-- PASSAGE PROVIDED --
━━━━━━━━━━━━━━━━━━━━━━━━━━━━━━

Saturday, December 30, 2006

Love and Space Fright in Steel City

Well, a little more love from a couple of editors. Julia and Stefani are the co-editors of the Steel City Review a new lit journal published out of Pittsburgh, which to my scientific delight states that:
We are interested in publishing stories that explore techy, mechanical, dry and scientific issues by providing them with juicy plots and characters we'd like to chat with. Weare interested in stories featuring implements, code, machines, procedures, and expertise; academics and workers; masters and rebels.

I saw that and thought of another story which I wrote a few years ago but never found a place for (this one not a flash piece). So I sent them Space Fright four days ago, and today they emailed to say that they would "love to publish it" in the April issue. What a thrill. I hope that they realise how much it means to me to have an editor not only accept a story but to use the word "love". I will sleep sweetly tonight.

They also made my day by saying that they'd seen my stories on LabLit and the Entelechy Journal and are "honored" that I sent them my work. Blimey. It's quite a strange feeling, my writing is out there, people are seeing it in different places, looking at the name of the author, forming an impression about me. It's all new to me, all of this. But somehow everything seems to be falling into place.
A good way to start a new year.

Thursday, December 28, 2006

Chemistry at Hiss Quarterly

Good news: just had a lovely email from the folks at Hiss Quarterly accepting my short short, Chemistry, for their next issue. Nothing better than a publication telling you they "love" your story. This is a flash piece I wrote years ago, had hanging around at the back of the drawer, never quite knowing what to do with it. Then I saw Hiss' call for subs on the subject of "Birds&Bees" and it felt like a fit.

Made my day.

Makes all those rejections worthwhile.

It'll be up there Feb 1st. Thanks, Hiss.

Wednesday, December 27, 2006


It's snowing in Jerusalem.... only two days after Xmas. The entire city has come to a standstill over a few flakes. What fun!

Monday, December 18, 2006

back on track

It's a beautiful sunny day and, despite being woken rather earlier than I am used to by drilling right outside our house, I am in a great mood and feeling productive and creative again. I am attempting to adapt one of my short stories into a one-act play which will probably be around ten minutes long. I didn't know until I did a one-act play course a few months ago that there were such gems as ten-minute plays, the stage's version of short stories. Actually, I discovered an even shorter form: one-page plays, flash drama! What a joy!

Anyhow, adapting my story is a very interesting and enlightening process, trimming away the fat, so to speak - seeing what I can show and imply without directly telling the audience everything. The thought that actors might become the characters I have created is intoxicating - the flesh-and-blood realisation of my story. But whereas in the short story you have to put a certain amount down on the page, on the stage you can have silences, just movement. I worry: have I put in too few words or too many Will they know what the hell is going on? I've been thinking about what I would want to see as a member of the audience.

And also, as someone who has done quite a bit of acting in am-dram, I am trying not to force too much down the actors' throats but leave it open to their interpretation without overwhelming them with stage directions (assuming it ever gets put on!). The play should get the story across clearly enough without me having to state that a character is embarassed at a certain point, or flirty.

The power of words.

━━━━━━━━━━━━━━━━━━━━━━━━━━━━━━

-- DATASET EXTRACT --
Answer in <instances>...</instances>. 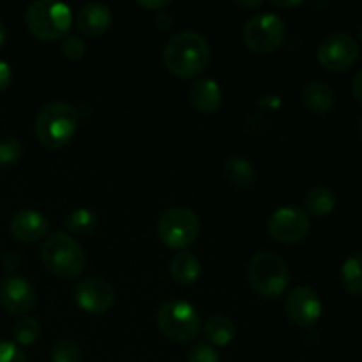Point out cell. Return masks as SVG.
<instances>
[{"label":"cell","instance_id":"37","mask_svg":"<svg viewBox=\"0 0 362 362\" xmlns=\"http://www.w3.org/2000/svg\"><path fill=\"white\" fill-rule=\"evenodd\" d=\"M357 133H359V136L362 138V115L359 117V120H357Z\"/></svg>","mask_w":362,"mask_h":362},{"label":"cell","instance_id":"5","mask_svg":"<svg viewBox=\"0 0 362 362\" xmlns=\"http://www.w3.org/2000/svg\"><path fill=\"white\" fill-rule=\"evenodd\" d=\"M290 269L281 257L274 253H258L247 265V283L265 299H276L290 285Z\"/></svg>","mask_w":362,"mask_h":362},{"label":"cell","instance_id":"9","mask_svg":"<svg viewBox=\"0 0 362 362\" xmlns=\"http://www.w3.org/2000/svg\"><path fill=\"white\" fill-rule=\"evenodd\" d=\"M317 57L322 67L332 73H341L352 67L359 59V45L346 32H332L322 39Z\"/></svg>","mask_w":362,"mask_h":362},{"label":"cell","instance_id":"8","mask_svg":"<svg viewBox=\"0 0 362 362\" xmlns=\"http://www.w3.org/2000/svg\"><path fill=\"white\" fill-rule=\"evenodd\" d=\"M286 37L285 21L274 13H258L246 21L244 45L258 55H267L281 48Z\"/></svg>","mask_w":362,"mask_h":362},{"label":"cell","instance_id":"27","mask_svg":"<svg viewBox=\"0 0 362 362\" xmlns=\"http://www.w3.org/2000/svg\"><path fill=\"white\" fill-rule=\"evenodd\" d=\"M60 48H62L64 57L69 60L83 59L85 52H87L83 39H80L78 35H66V37L62 39V46H60Z\"/></svg>","mask_w":362,"mask_h":362},{"label":"cell","instance_id":"3","mask_svg":"<svg viewBox=\"0 0 362 362\" xmlns=\"http://www.w3.org/2000/svg\"><path fill=\"white\" fill-rule=\"evenodd\" d=\"M25 23L30 34L41 41H59L69 32L73 14L71 7L66 4L37 0L28 6L25 13Z\"/></svg>","mask_w":362,"mask_h":362},{"label":"cell","instance_id":"38","mask_svg":"<svg viewBox=\"0 0 362 362\" xmlns=\"http://www.w3.org/2000/svg\"><path fill=\"white\" fill-rule=\"evenodd\" d=\"M361 41H362V25H361Z\"/></svg>","mask_w":362,"mask_h":362},{"label":"cell","instance_id":"29","mask_svg":"<svg viewBox=\"0 0 362 362\" xmlns=\"http://www.w3.org/2000/svg\"><path fill=\"white\" fill-rule=\"evenodd\" d=\"M0 362H27V359L16 343L0 341Z\"/></svg>","mask_w":362,"mask_h":362},{"label":"cell","instance_id":"6","mask_svg":"<svg viewBox=\"0 0 362 362\" xmlns=\"http://www.w3.org/2000/svg\"><path fill=\"white\" fill-rule=\"evenodd\" d=\"M158 327L172 341L189 343L200 334L202 320L189 303L168 300L158 311Z\"/></svg>","mask_w":362,"mask_h":362},{"label":"cell","instance_id":"34","mask_svg":"<svg viewBox=\"0 0 362 362\" xmlns=\"http://www.w3.org/2000/svg\"><path fill=\"white\" fill-rule=\"evenodd\" d=\"M6 42H7V30H6V27H4L2 21H0V49L6 46Z\"/></svg>","mask_w":362,"mask_h":362},{"label":"cell","instance_id":"32","mask_svg":"<svg viewBox=\"0 0 362 362\" xmlns=\"http://www.w3.org/2000/svg\"><path fill=\"white\" fill-rule=\"evenodd\" d=\"M352 94L354 98H356V101L362 106V71H359V73L356 74V78H354Z\"/></svg>","mask_w":362,"mask_h":362},{"label":"cell","instance_id":"14","mask_svg":"<svg viewBox=\"0 0 362 362\" xmlns=\"http://www.w3.org/2000/svg\"><path fill=\"white\" fill-rule=\"evenodd\" d=\"M11 233L20 243H37L49 232V221L42 212L34 209L18 211L11 219Z\"/></svg>","mask_w":362,"mask_h":362},{"label":"cell","instance_id":"2","mask_svg":"<svg viewBox=\"0 0 362 362\" xmlns=\"http://www.w3.org/2000/svg\"><path fill=\"white\" fill-rule=\"evenodd\" d=\"M35 136L46 148H62L73 140L78 127V112L69 103L55 101L46 105L35 117Z\"/></svg>","mask_w":362,"mask_h":362},{"label":"cell","instance_id":"11","mask_svg":"<svg viewBox=\"0 0 362 362\" xmlns=\"http://www.w3.org/2000/svg\"><path fill=\"white\" fill-rule=\"evenodd\" d=\"M74 300L90 315H105L115 304V290L106 279L87 278L74 288Z\"/></svg>","mask_w":362,"mask_h":362},{"label":"cell","instance_id":"12","mask_svg":"<svg viewBox=\"0 0 362 362\" xmlns=\"http://www.w3.org/2000/svg\"><path fill=\"white\" fill-rule=\"evenodd\" d=\"M286 315L299 327H311L322 317L320 296L311 286H297L286 297Z\"/></svg>","mask_w":362,"mask_h":362},{"label":"cell","instance_id":"28","mask_svg":"<svg viewBox=\"0 0 362 362\" xmlns=\"http://www.w3.org/2000/svg\"><path fill=\"white\" fill-rule=\"evenodd\" d=\"M187 362H221V357L209 343H197L191 349Z\"/></svg>","mask_w":362,"mask_h":362},{"label":"cell","instance_id":"4","mask_svg":"<svg viewBox=\"0 0 362 362\" xmlns=\"http://www.w3.org/2000/svg\"><path fill=\"white\" fill-rule=\"evenodd\" d=\"M41 260L48 272L59 278H76L85 269V251L78 240L67 233L57 232L45 240Z\"/></svg>","mask_w":362,"mask_h":362},{"label":"cell","instance_id":"22","mask_svg":"<svg viewBox=\"0 0 362 362\" xmlns=\"http://www.w3.org/2000/svg\"><path fill=\"white\" fill-rule=\"evenodd\" d=\"M341 285L350 296H362V251L350 255L339 271Z\"/></svg>","mask_w":362,"mask_h":362},{"label":"cell","instance_id":"30","mask_svg":"<svg viewBox=\"0 0 362 362\" xmlns=\"http://www.w3.org/2000/svg\"><path fill=\"white\" fill-rule=\"evenodd\" d=\"M11 81H13V69L6 60H0V92L9 88Z\"/></svg>","mask_w":362,"mask_h":362},{"label":"cell","instance_id":"16","mask_svg":"<svg viewBox=\"0 0 362 362\" xmlns=\"http://www.w3.org/2000/svg\"><path fill=\"white\" fill-rule=\"evenodd\" d=\"M189 101L194 110L205 115L218 112L223 101V92L218 81L212 78H200L194 81L189 88Z\"/></svg>","mask_w":362,"mask_h":362},{"label":"cell","instance_id":"35","mask_svg":"<svg viewBox=\"0 0 362 362\" xmlns=\"http://www.w3.org/2000/svg\"><path fill=\"white\" fill-rule=\"evenodd\" d=\"M235 4V6H239V7H260V6H264V2H239V0H237V2H233Z\"/></svg>","mask_w":362,"mask_h":362},{"label":"cell","instance_id":"21","mask_svg":"<svg viewBox=\"0 0 362 362\" xmlns=\"http://www.w3.org/2000/svg\"><path fill=\"white\" fill-rule=\"evenodd\" d=\"M237 334V327L233 320L225 315H214L204 325V336L211 345L226 346L233 341Z\"/></svg>","mask_w":362,"mask_h":362},{"label":"cell","instance_id":"15","mask_svg":"<svg viewBox=\"0 0 362 362\" xmlns=\"http://www.w3.org/2000/svg\"><path fill=\"white\" fill-rule=\"evenodd\" d=\"M112 25V9L103 2H88L78 11L76 28L87 37L106 34Z\"/></svg>","mask_w":362,"mask_h":362},{"label":"cell","instance_id":"19","mask_svg":"<svg viewBox=\"0 0 362 362\" xmlns=\"http://www.w3.org/2000/svg\"><path fill=\"white\" fill-rule=\"evenodd\" d=\"M223 177L232 186L243 187V189L253 187L257 182V172H255L253 165L243 156H232L226 159L223 165Z\"/></svg>","mask_w":362,"mask_h":362},{"label":"cell","instance_id":"24","mask_svg":"<svg viewBox=\"0 0 362 362\" xmlns=\"http://www.w3.org/2000/svg\"><path fill=\"white\" fill-rule=\"evenodd\" d=\"M41 336V324H39L35 318L23 317L14 324L13 327V338L18 345L30 346L34 345L35 341Z\"/></svg>","mask_w":362,"mask_h":362},{"label":"cell","instance_id":"20","mask_svg":"<svg viewBox=\"0 0 362 362\" xmlns=\"http://www.w3.org/2000/svg\"><path fill=\"white\" fill-rule=\"evenodd\" d=\"M336 207V194L331 187L315 186L304 197V212L308 216L324 218L329 216Z\"/></svg>","mask_w":362,"mask_h":362},{"label":"cell","instance_id":"23","mask_svg":"<svg viewBox=\"0 0 362 362\" xmlns=\"http://www.w3.org/2000/svg\"><path fill=\"white\" fill-rule=\"evenodd\" d=\"M64 226L67 228V232H71L73 235L87 237L98 226V216L90 211V209H74L71 211V214L64 219Z\"/></svg>","mask_w":362,"mask_h":362},{"label":"cell","instance_id":"33","mask_svg":"<svg viewBox=\"0 0 362 362\" xmlns=\"http://www.w3.org/2000/svg\"><path fill=\"white\" fill-rule=\"evenodd\" d=\"M138 6L144 7V9H148V11H158L159 9H165V7L170 6L168 0H159V2H148V0H140V2H136Z\"/></svg>","mask_w":362,"mask_h":362},{"label":"cell","instance_id":"31","mask_svg":"<svg viewBox=\"0 0 362 362\" xmlns=\"http://www.w3.org/2000/svg\"><path fill=\"white\" fill-rule=\"evenodd\" d=\"M156 23L159 25V28H161V30H166V28H170L173 25L172 14L159 11V13L156 14Z\"/></svg>","mask_w":362,"mask_h":362},{"label":"cell","instance_id":"17","mask_svg":"<svg viewBox=\"0 0 362 362\" xmlns=\"http://www.w3.org/2000/svg\"><path fill=\"white\" fill-rule=\"evenodd\" d=\"M303 103L315 115H324L334 106V92L325 81H310L303 88Z\"/></svg>","mask_w":362,"mask_h":362},{"label":"cell","instance_id":"18","mask_svg":"<svg viewBox=\"0 0 362 362\" xmlns=\"http://www.w3.org/2000/svg\"><path fill=\"white\" fill-rule=\"evenodd\" d=\"M202 274V264L189 251H180L170 260V276L177 285L189 286L198 281Z\"/></svg>","mask_w":362,"mask_h":362},{"label":"cell","instance_id":"10","mask_svg":"<svg viewBox=\"0 0 362 362\" xmlns=\"http://www.w3.org/2000/svg\"><path fill=\"white\" fill-rule=\"evenodd\" d=\"M310 216L297 207H281L272 212L269 218L267 230L278 243L293 244L300 243L310 233Z\"/></svg>","mask_w":362,"mask_h":362},{"label":"cell","instance_id":"13","mask_svg":"<svg viewBox=\"0 0 362 362\" xmlns=\"http://www.w3.org/2000/svg\"><path fill=\"white\" fill-rule=\"evenodd\" d=\"M37 303L35 288L23 278L11 276L0 281V306L11 315H25Z\"/></svg>","mask_w":362,"mask_h":362},{"label":"cell","instance_id":"26","mask_svg":"<svg viewBox=\"0 0 362 362\" xmlns=\"http://www.w3.org/2000/svg\"><path fill=\"white\" fill-rule=\"evenodd\" d=\"M21 154H23V147L18 138L7 136V134L0 136V166L14 165L20 161Z\"/></svg>","mask_w":362,"mask_h":362},{"label":"cell","instance_id":"1","mask_svg":"<svg viewBox=\"0 0 362 362\" xmlns=\"http://www.w3.org/2000/svg\"><path fill=\"white\" fill-rule=\"evenodd\" d=\"M163 60L173 76L187 80L207 69L211 64V46L200 32L182 30L166 42Z\"/></svg>","mask_w":362,"mask_h":362},{"label":"cell","instance_id":"7","mask_svg":"<svg viewBox=\"0 0 362 362\" xmlns=\"http://www.w3.org/2000/svg\"><path fill=\"white\" fill-rule=\"evenodd\" d=\"M158 235L172 250H186L200 235V219L187 207H170L158 221Z\"/></svg>","mask_w":362,"mask_h":362},{"label":"cell","instance_id":"25","mask_svg":"<svg viewBox=\"0 0 362 362\" xmlns=\"http://www.w3.org/2000/svg\"><path fill=\"white\" fill-rule=\"evenodd\" d=\"M83 361V352L81 346L74 339L64 338L53 345L52 349V362H81Z\"/></svg>","mask_w":362,"mask_h":362},{"label":"cell","instance_id":"36","mask_svg":"<svg viewBox=\"0 0 362 362\" xmlns=\"http://www.w3.org/2000/svg\"><path fill=\"white\" fill-rule=\"evenodd\" d=\"M274 6H278V7H297V6H300V2H278V0H274Z\"/></svg>","mask_w":362,"mask_h":362}]
</instances>
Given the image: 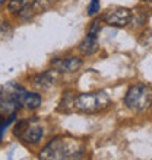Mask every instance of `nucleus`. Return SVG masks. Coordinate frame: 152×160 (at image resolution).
<instances>
[{"label": "nucleus", "instance_id": "11", "mask_svg": "<svg viewBox=\"0 0 152 160\" xmlns=\"http://www.w3.org/2000/svg\"><path fill=\"white\" fill-rule=\"evenodd\" d=\"M35 0H9L8 3V9L9 12H13V13H19L22 12L25 8L34 4Z\"/></svg>", "mask_w": 152, "mask_h": 160}, {"label": "nucleus", "instance_id": "3", "mask_svg": "<svg viewBox=\"0 0 152 160\" xmlns=\"http://www.w3.org/2000/svg\"><path fill=\"white\" fill-rule=\"evenodd\" d=\"M124 105L133 112H142L152 105V89L146 84H135L124 95Z\"/></svg>", "mask_w": 152, "mask_h": 160}, {"label": "nucleus", "instance_id": "13", "mask_svg": "<svg viewBox=\"0 0 152 160\" xmlns=\"http://www.w3.org/2000/svg\"><path fill=\"white\" fill-rule=\"evenodd\" d=\"M102 19L100 21V19H94L92 22H91V25H89V29H88V34L89 35H94V37H98L100 35V32H101V28H102Z\"/></svg>", "mask_w": 152, "mask_h": 160}, {"label": "nucleus", "instance_id": "5", "mask_svg": "<svg viewBox=\"0 0 152 160\" xmlns=\"http://www.w3.org/2000/svg\"><path fill=\"white\" fill-rule=\"evenodd\" d=\"M102 21L107 25L114 26V28H123L130 23L132 21V10L123 6H111L102 13Z\"/></svg>", "mask_w": 152, "mask_h": 160}, {"label": "nucleus", "instance_id": "7", "mask_svg": "<svg viewBox=\"0 0 152 160\" xmlns=\"http://www.w3.org/2000/svg\"><path fill=\"white\" fill-rule=\"evenodd\" d=\"M51 67L60 73H75L82 67V58L69 55V57H62L51 61Z\"/></svg>", "mask_w": 152, "mask_h": 160}, {"label": "nucleus", "instance_id": "9", "mask_svg": "<svg viewBox=\"0 0 152 160\" xmlns=\"http://www.w3.org/2000/svg\"><path fill=\"white\" fill-rule=\"evenodd\" d=\"M54 2L56 0H35L34 4H31V6L24 9L22 12H19V16H21L24 21H30L35 15L44 12V10H47L50 6H53Z\"/></svg>", "mask_w": 152, "mask_h": 160}, {"label": "nucleus", "instance_id": "15", "mask_svg": "<svg viewBox=\"0 0 152 160\" xmlns=\"http://www.w3.org/2000/svg\"><path fill=\"white\" fill-rule=\"evenodd\" d=\"M4 2H6V0H0V3H4Z\"/></svg>", "mask_w": 152, "mask_h": 160}, {"label": "nucleus", "instance_id": "2", "mask_svg": "<svg viewBox=\"0 0 152 160\" xmlns=\"http://www.w3.org/2000/svg\"><path fill=\"white\" fill-rule=\"evenodd\" d=\"M111 103L108 93L104 90L80 93L75 98V109L84 114H97L107 109Z\"/></svg>", "mask_w": 152, "mask_h": 160}, {"label": "nucleus", "instance_id": "4", "mask_svg": "<svg viewBox=\"0 0 152 160\" xmlns=\"http://www.w3.org/2000/svg\"><path fill=\"white\" fill-rule=\"evenodd\" d=\"M13 134L18 138H21L22 141H25L28 144H35L42 138L44 135V128L38 124H34L30 119H22L15 124L13 128Z\"/></svg>", "mask_w": 152, "mask_h": 160}, {"label": "nucleus", "instance_id": "8", "mask_svg": "<svg viewBox=\"0 0 152 160\" xmlns=\"http://www.w3.org/2000/svg\"><path fill=\"white\" fill-rule=\"evenodd\" d=\"M60 74L62 73L54 70V68L53 70H47V72L40 73V74L32 77V84L40 89H50L60 80Z\"/></svg>", "mask_w": 152, "mask_h": 160}, {"label": "nucleus", "instance_id": "12", "mask_svg": "<svg viewBox=\"0 0 152 160\" xmlns=\"http://www.w3.org/2000/svg\"><path fill=\"white\" fill-rule=\"evenodd\" d=\"M75 98L73 95H70V92H68L66 96H63L62 102H60V106H59V111L62 112H70V111L75 109Z\"/></svg>", "mask_w": 152, "mask_h": 160}, {"label": "nucleus", "instance_id": "6", "mask_svg": "<svg viewBox=\"0 0 152 160\" xmlns=\"http://www.w3.org/2000/svg\"><path fill=\"white\" fill-rule=\"evenodd\" d=\"M16 96L19 99V102H21V105L30 111H34L37 108H40L42 103V98L40 93L28 92L26 89H24L19 84L16 86Z\"/></svg>", "mask_w": 152, "mask_h": 160}, {"label": "nucleus", "instance_id": "14", "mask_svg": "<svg viewBox=\"0 0 152 160\" xmlns=\"http://www.w3.org/2000/svg\"><path fill=\"white\" fill-rule=\"evenodd\" d=\"M100 8H101V4H100V0H91L88 4V15L89 16H94L95 13L100 12Z\"/></svg>", "mask_w": 152, "mask_h": 160}, {"label": "nucleus", "instance_id": "10", "mask_svg": "<svg viewBox=\"0 0 152 160\" xmlns=\"http://www.w3.org/2000/svg\"><path fill=\"white\" fill-rule=\"evenodd\" d=\"M98 37H94V35H86L82 42L79 44V51L80 54L84 55H92L94 52L98 51V41H97Z\"/></svg>", "mask_w": 152, "mask_h": 160}, {"label": "nucleus", "instance_id": "1", "mask_svg": "<svg viewBox=\"0 0 152 160\" xmlns=\"http://www.w3.org/2000/svg\"><path fill=\"white\" fill-rule=\"evenodd\" d=\"M84 148L76 140L56 137L42 147L38 154L40 160H79Z\"/></svg>", "mask_w": 152, "mask_h": 160}]
</instances>
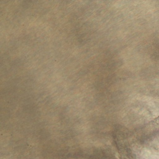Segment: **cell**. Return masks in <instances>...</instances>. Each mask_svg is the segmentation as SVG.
I'll return each mask as SVG.
<instances>
[{
  "instance_id": "cell-1",
  "label": "cell",
  "mask_w": 159,
  "mask_h": 159,
  "mask_svg": "<svg viewBox=\"0 0 159 159\" xmlns=\"http://www.w3.org/2000/svg\"><path fill=\"white\" fill-rule=\"evenodd\" d=\"M144 129L146 132H159V116L150 121Z\"/></svg>"
}]
</instances>
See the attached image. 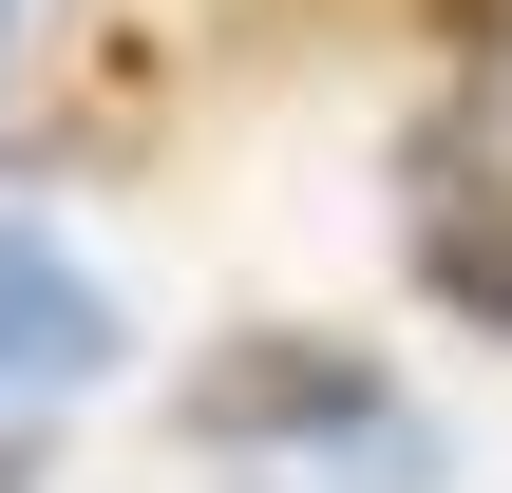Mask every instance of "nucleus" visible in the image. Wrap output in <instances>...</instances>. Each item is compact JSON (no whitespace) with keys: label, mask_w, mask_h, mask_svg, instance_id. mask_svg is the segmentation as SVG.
<instances>
[{"label":"nucleus","mask_w":512,"mask_h":493,"mask_svg":"<svg viewBox=\"0 0 512 493\" xmlns=\"http://www.w3.org/2000/svg\"><path fill=\"white\" fill-rule=\"evenodd\" d=\"M418 285L512 342V190H494V171H437V190H418Z\"/></svg>","instance_id":"nucleus-3"},{"label":"nucleus","mask_w":512,"mask_h":493,"mask_svg":"<svg viewBox=\"0 0 512 493\" xmlns=\"http://www.w3.org/2000/svg\"><path fill=\"white\" fill-rule=\"evenodd\" d=\"M190 437H209V456H247V437H380V380H361L342 342H228V361L190 380Z\"/></svg>","instance_id":"nucleus-1"},{"label":"nucleus","mask_w":512,"mask_h":493,"mask_svg":"<svg viewBox=\"0 0 512 493\" xmlns=\"http://www.w3.org/2000/svg\"><path fill=\"white\" fill-rule=\"evenodd\" d=\"M0 493H19V456H0Z\"/></svg>","instance_id":"nucleus-4"},{"label":"nucleus","mask_w":512,"mask_h":493,"mask_svg":"<svg viewBox=\"0 0 512 493\" xmlns=\"http://www.w3.org/2000/svg\"><path fill=\"white\" fill-rule=\"evenodd\" d=\"M114 361V285L57 228H0V399H76Z\"/></svg>","instance_id":"nucleus-2"}]
</instances>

━━━━━━━━━━━━━━━━━━━━━━━━━━━━━━

-- PROBLEMS --
a - In the blog posts above, condense the paragraph that begins "I saw that and thought of another story" into a shorter version that keeps its main facts.
b - Duplicate the part of the blog posts starting at "Well, a little" and ending at "masters and rebels.".

-- ANSWERS IN ORDER --
a - Remembering an unplaced story I wrote a few years ago (not a flash piece), I sent Space Fright to the editors four days ago. Today they emailed that they would "love to publish it" in the April issue. I'm thrilled, and their use of the word "love" means a lot to me. I will sleep sweetly tonight.

b -
Well, a little more love from a couple of editors. Julia and Stefani are the co-editors of the Steel City Review a new lit journal published out of Pittsburgh, which to my scientific delight states that:
We are interested in publishing stories that explore techy, mechanical, dry and scientific issues by providing them with juicy plots and characters we'd like to chat with. Weare interested in stories featuring implements, code, machines, procedures, and expertise; academics and workers; masters and rebels.